▶ [Document text]:
== Segment start ==

# New Tower humi and cigars



## kevind1680 (Oct 2, 2008)

New Birthday purchase - Tower humi and my cigars


----------



## sboyajian (Jun 27, 2008)

very very nice collection.


----------



## doblemaduro (Jun 24, 2007)

Awesome!


----------



## CaptainJeebes (Apr 26, 2008)

wowwwwwwww im drooling...


----------



## Coop D (Oct 19, 2008)

WOW!!! Nice smokes!!!


----------



## SMOKE20 (Apr 26, 2008)

Thats real nice, i like the setup


----------



## Doogie (Oct 15, 2007)

great birthday


----------



## kevind1680 (Oct 2, 2008)

thanks guys


----------



## karmaz00 (Dec 5, 2007)

i need a humi like that...do you mine how much you paid for that...im in the market for something like that.


----------



## kevind1680 (Oct 2, 2008)

I did alot of research on prices - because everybody that sells towers online has different prices - go to premiumhumidors.com - I chose the tower of power for around $600 dollars and I purchased the moist-n-aire humidifier which works awesome. Shipping can be a little expensive. We phoned our order in and got a reduced shipping. Hope this helps


----------



## karmaz00 (Dec 5, 2007)

thanks


----------



## azpostal (Jul 12, 2008)

WoW that's a great humi and a fine collection of premium cigars


----------



## Camacho Junior (May 29, 2008)

Very nice. Probably the only way I will see an Opus X or AVO is in pictures.


----------



## LkyLindy (Feb 1, 2008)

Thats Bodacious Kevin- Ihave the same humi I got on cigarbid-Looks like we have similar tastes in smokes


----------



## ezmoney5150 (Jan 23, 2008)

Love that Humi and the cigars.


----------



## tx_tuff (Jun 16, 2007)

One hell of a freaking birthday present!


----------



## Humidor Minister (Oct 5, 2007)

Now THAT'S a happy birthday. By the looks of it though, you'll need twin towers.:doh:


----------



## Cypress (Jun 27, 2007)

What a very happy birthday it is for you.


----------



## mhlatke (Oct 13, 2007)

WOW! :whoo: and I got a sweater for my last birthday :mumbles: Nice score! :dribble:
Have a happy! :smoke2:


----------



## DBCcigar (Apr 24, 2008)

Awesome, Kevin.

Cannot wait to come over to check it out!


----------



## kevind1680 (Oct 2, 2008)

Sure David anytime.

== Segment end ==

▶ [Work order 1]:
In the tower humidor thread, which humidifier did kevind1680 buy?
▶ [Work order 2]:
Answer yes or no to whether each statement agrees with the tower humidor thread, and quote the words of the thread that decide it.
(a) kevind1680 paid around $600 for the tower of power.
(b) LkyLindy bought the same humidor from premiumhumidors.com.
(c) mhlatke got a sweater for the last birthday.
▶ [Work order 3]:
Pick up the tower humidor thread after its last post and write the next few replies.

▶ [Available data]:
== Segment start ==

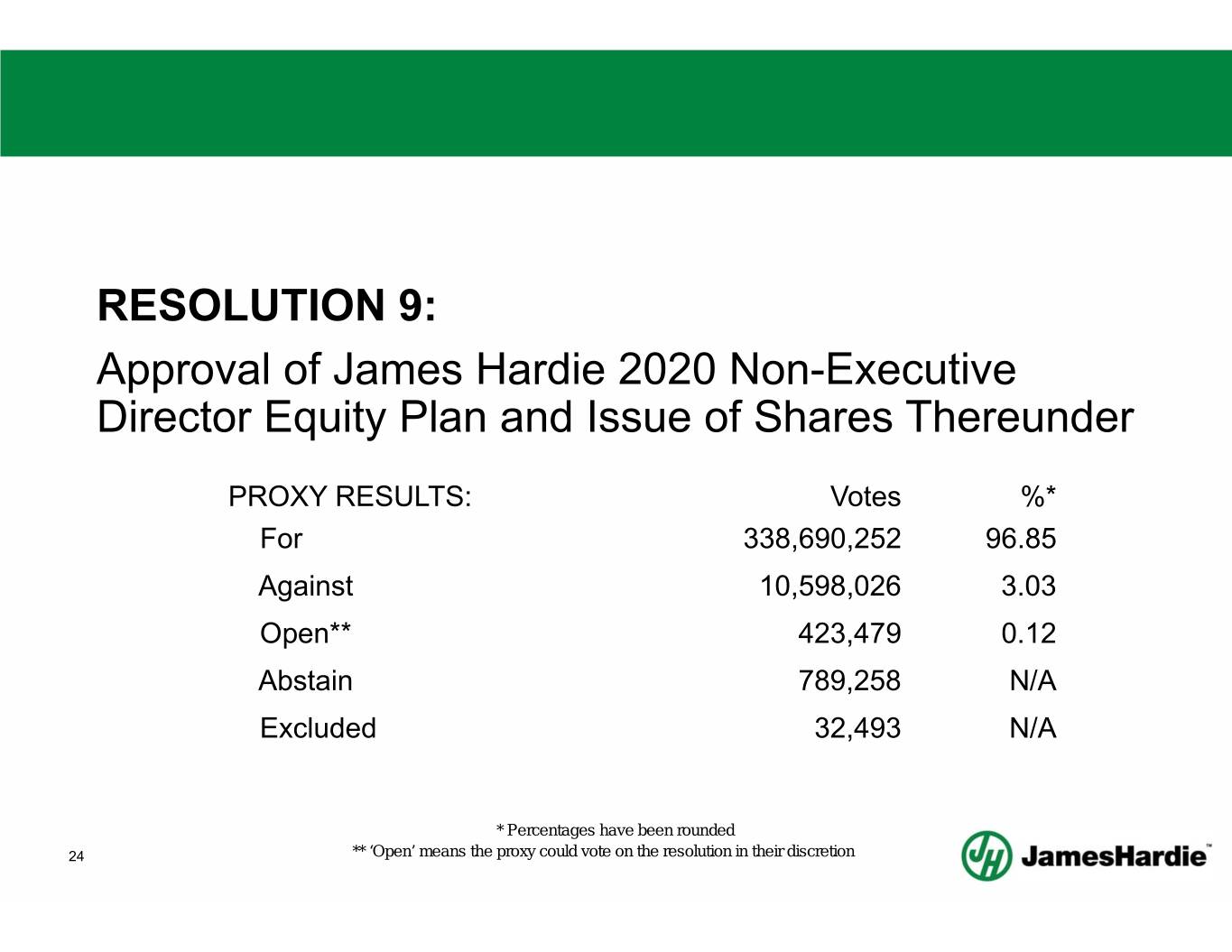 RESOLUTION 9:

Approval of James Hardie 2020 Non-Executive Director Equity Plan and Issue of Shares Thereunder

| PROXY RESULTS: | Votes | %* |
|---|---|---|
| For | 338,690,252 | 96.85 |
| Against | 10,598,026 | 3.03 |
| Open** | 423,479 | 0.12 |
| Abstain | 789,258 | N/A |
| Excluded | 32,493 | N/A |

* Percentages have been rounded
** 'Open' means the proxy could vote on the resolution in their discretion

24

JH JamesHardie™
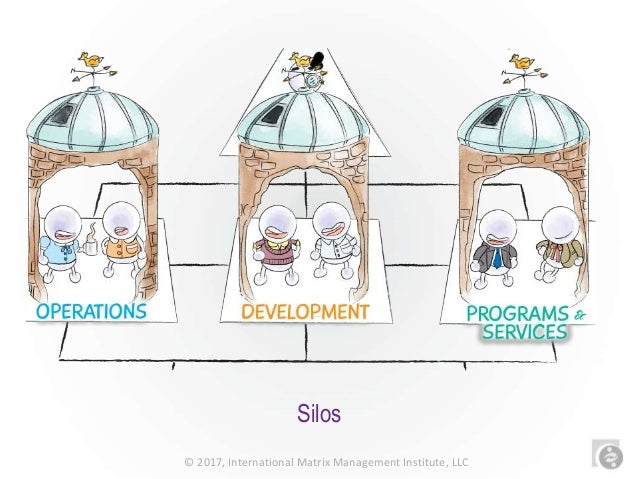 OPERATIONS

DEVELOPMENT

PROGRAMS & SERVICES

Silos

© 2017, International Matrix Management Institute, LLC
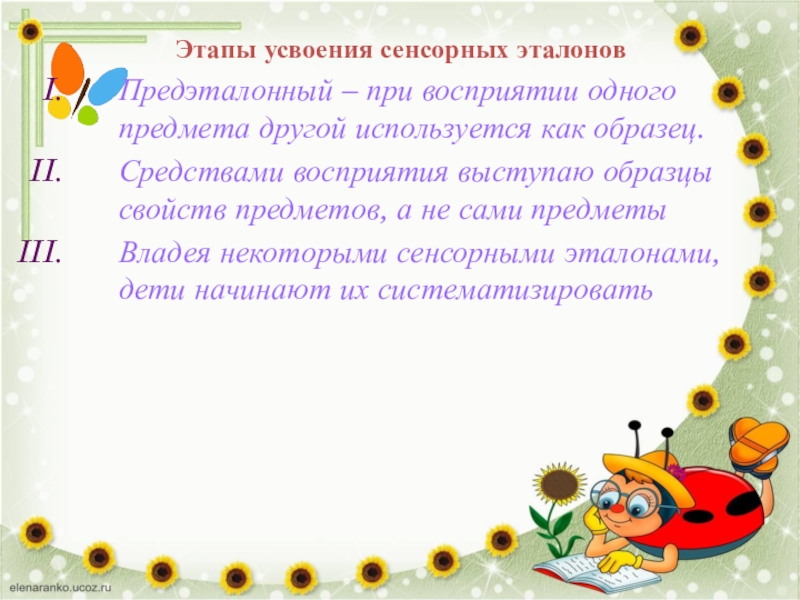 Этапы усвоения сенсорных эталонов

I. Предэталонный – при восприятии одного предмета другой используется как образец.

II. Средствами восприятия выступаю образцы свойств предметов, а не сами предметы

III. Владея некоторыми сенсорными эталонами, дети начинают их систематизировать

elenaranko.ucoz.ru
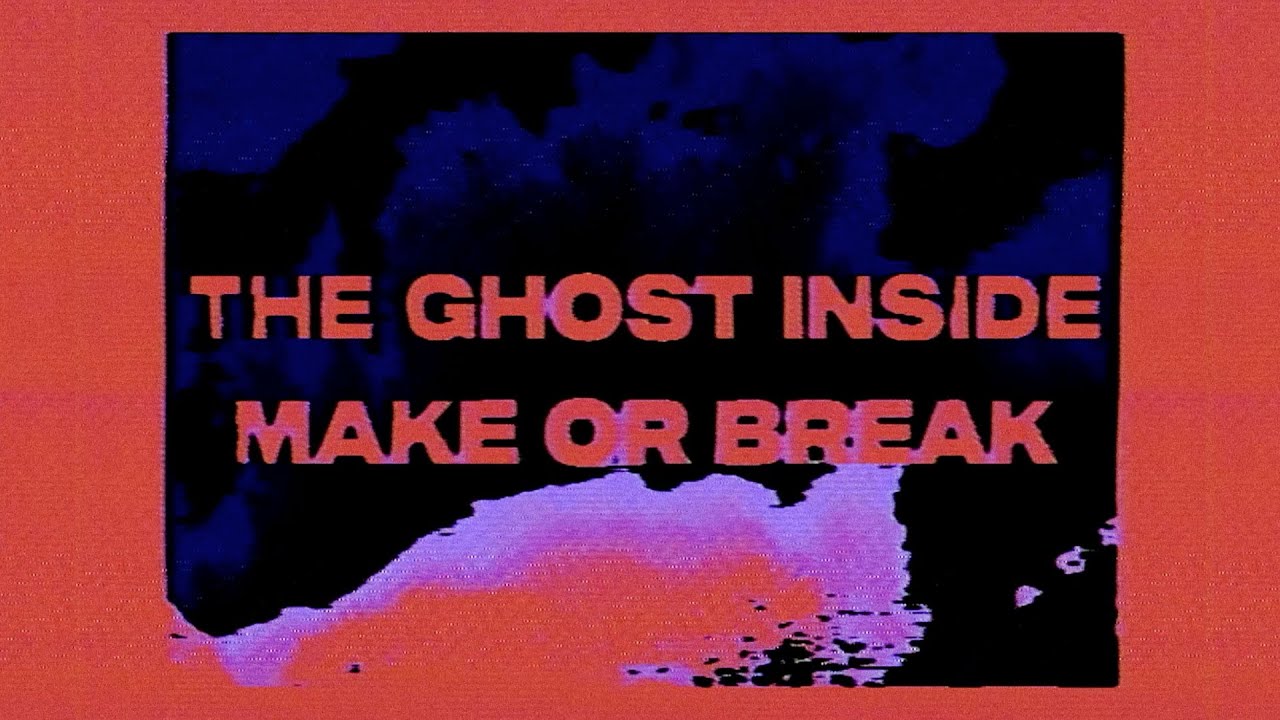 THE GHOST INSIDE
MAKE OR BREAK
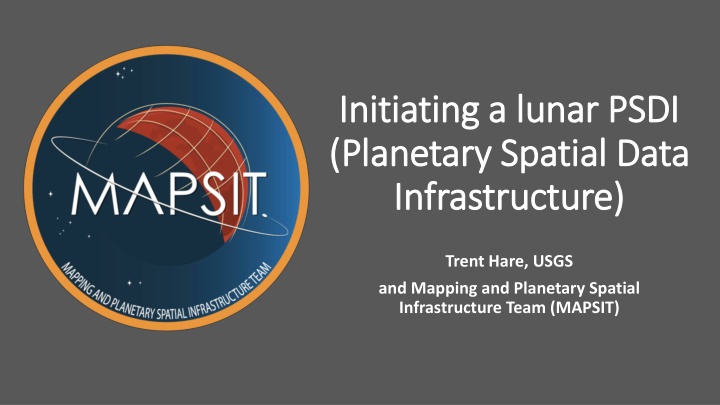 MAPSIT
MAPPING AND PLANETARY SPATIAL INFRASTRUCTURE TEAM

Initiating a lunar PSDI (Planetary Spatial Data Infrastructure)

Trent Hare, USGS
and Mapping and Planetary Spatial Infrastructure Team (MAPSIT)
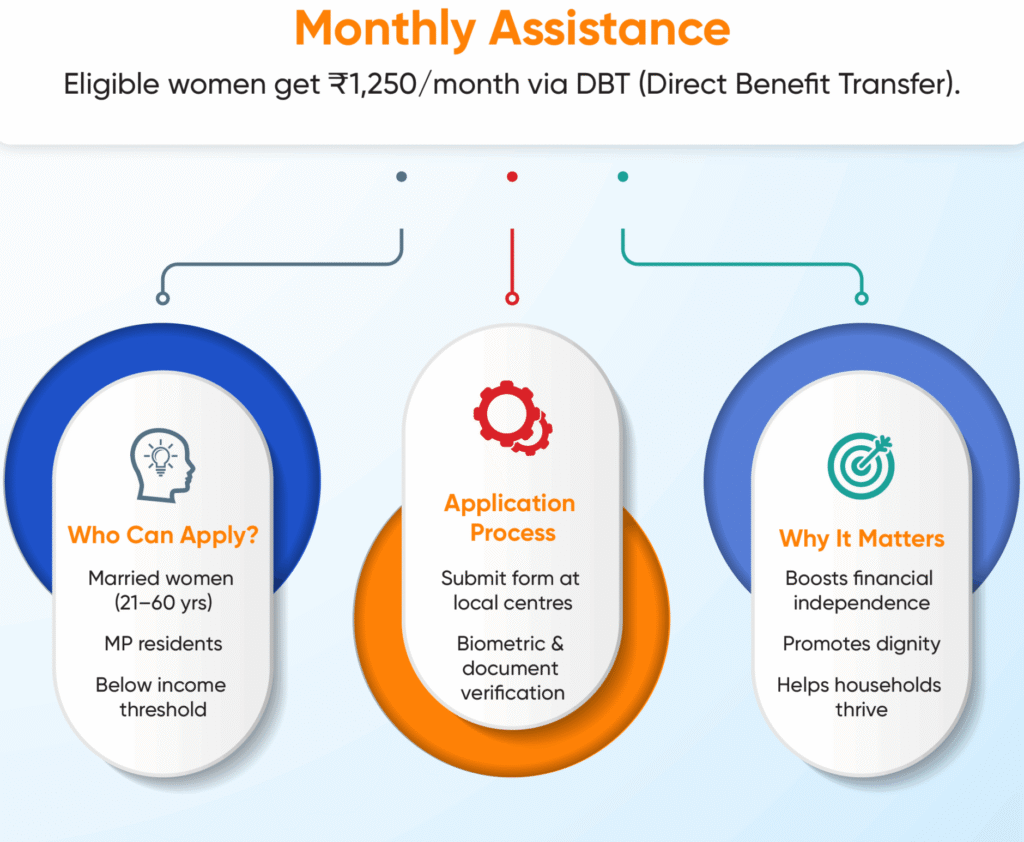 Monthly Assistance

Eligible women get ₹1,250/month via DBT (Direct Benefit Transfer).

Who Can Apply?

Married women (21–60 yrs)

MP residents

Below income threshold

Application Process

Submit form at local centres

Biometric & document verification

Why It Matters

Boosts financial independence

Promotes dignity

Helps households thrive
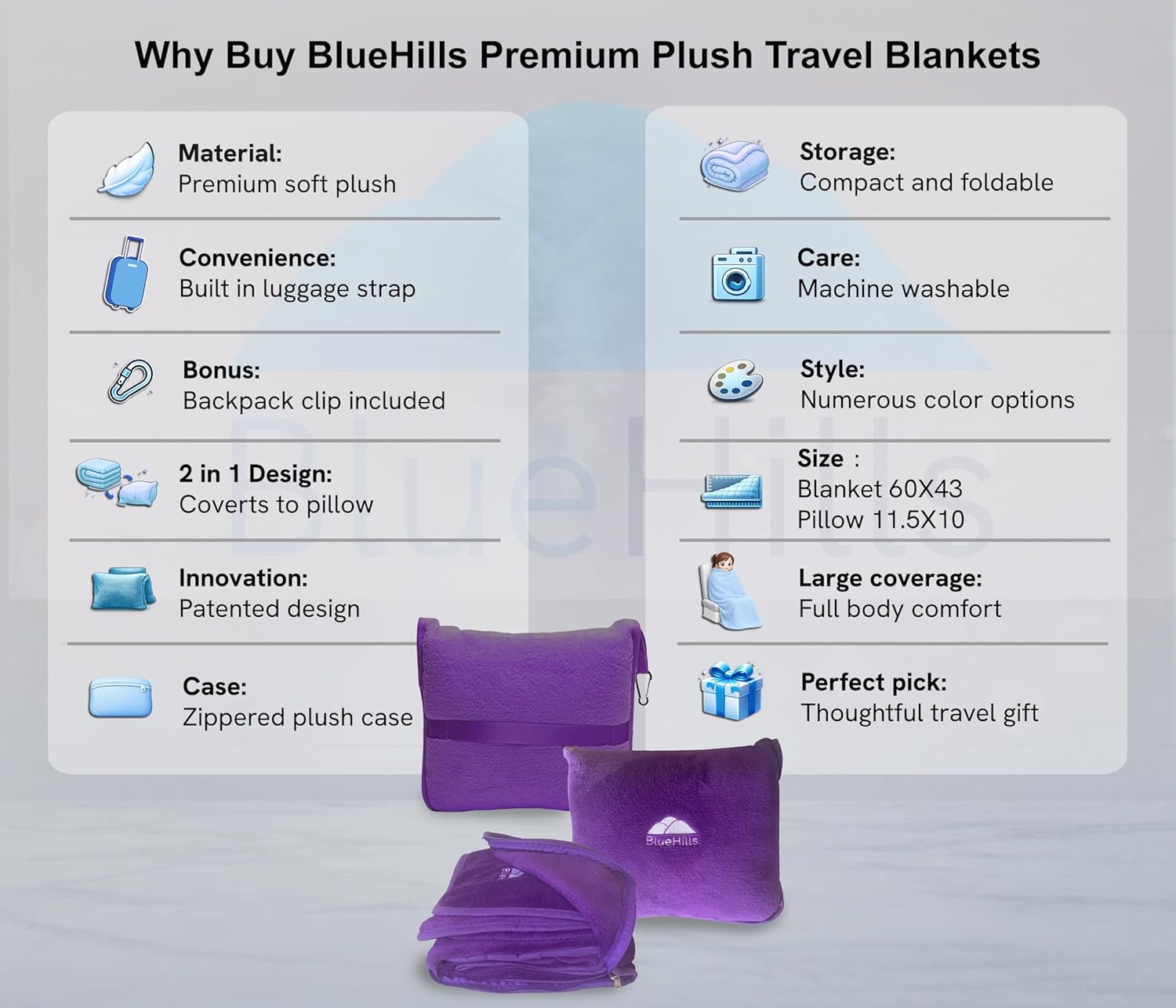 Why Buy BlueHills Premium Plush Travel Blankets

Material:
Premium soft plush

Convenience:
Built in luggage strap

Bonus:
Backpack clip included

2 in 1 Design:
Coverts to pillow

Innovation:
Patented design

Case:
Zippered plush case

Storage:
Compact and foldable

Care:
Machine washable

Style:
Numerous color options

Size :
Blanket 60X43
Pillow 11.5X10

Large coverage:
Full body comfort

Perfect pick:
Thoughtful travel gift

BlueHills

BlueHills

== Segment end ==

▶ [Answer space 1]:
The moist-n-aire humidifier.

▶ [Answer space 2]:
(a) Yes: "I chose the tower of power for around $600 dollars"
(b) No: "Ihave the same humi I got on cigarbid"
(c) Yes: "I got a sweater for my last birthday"

▶ [Answer space 3]:
----------



## Hot Stuff x (Jan 2, 2009)

Very sharp looking humidor, and some nice sticks as well


----------



## SixPackSunday (Dec 25, 2008)

congrats man. for reals. that thing is a BEAUTY


----------



## shortstory5 (Sep 3, 2008)

Awesome humidor and haul... Some of your guys' stashes amaze me.


----------



## Humidor Minister (Oct 5, 2007)

Now THAT'S the way to fill the new Humidor. Those look delectible. Looks like a very good quality humidor as well. You, my friend, have great taste.


----------



## ProBe (Jan 8, 2009)

Sweet looking smokes,awesome humidor congrats.


----------



## Hendu3270 (Jan 23, 2009)

Sweet setup you got there


----------



## Cisco Kid H2 (Jan 15, 2009)

Beautiful Humi like the color. Way to go


----------



## karmaz00 (Dec 5, 2007)

wow very nice collection man...awesome humi as well


----------



## Baz (Feb 11, 2009)

Beauty tower and great additional pickups for your inventory...!
Is that 1926 Padron a great smoke...?


----------



## darkninja67 (Feb 7, 2009)

Oingo Boingo that is a good way to spend a lot of cash. Very nice humidor and collection. Enjoy them.


----------



## klipsch (Jan 31, 2009)

As I clicked through the photo's all that came to mind was Holy Shit! Very Nice!!! Happy Birthday to You!


----------



## Buddha024 (Jul 31, 2008)

klipsch said:


> As I clicked through the photo's all that came to mind was Holy Shit! Very Nice!!! Happy Birthday to You!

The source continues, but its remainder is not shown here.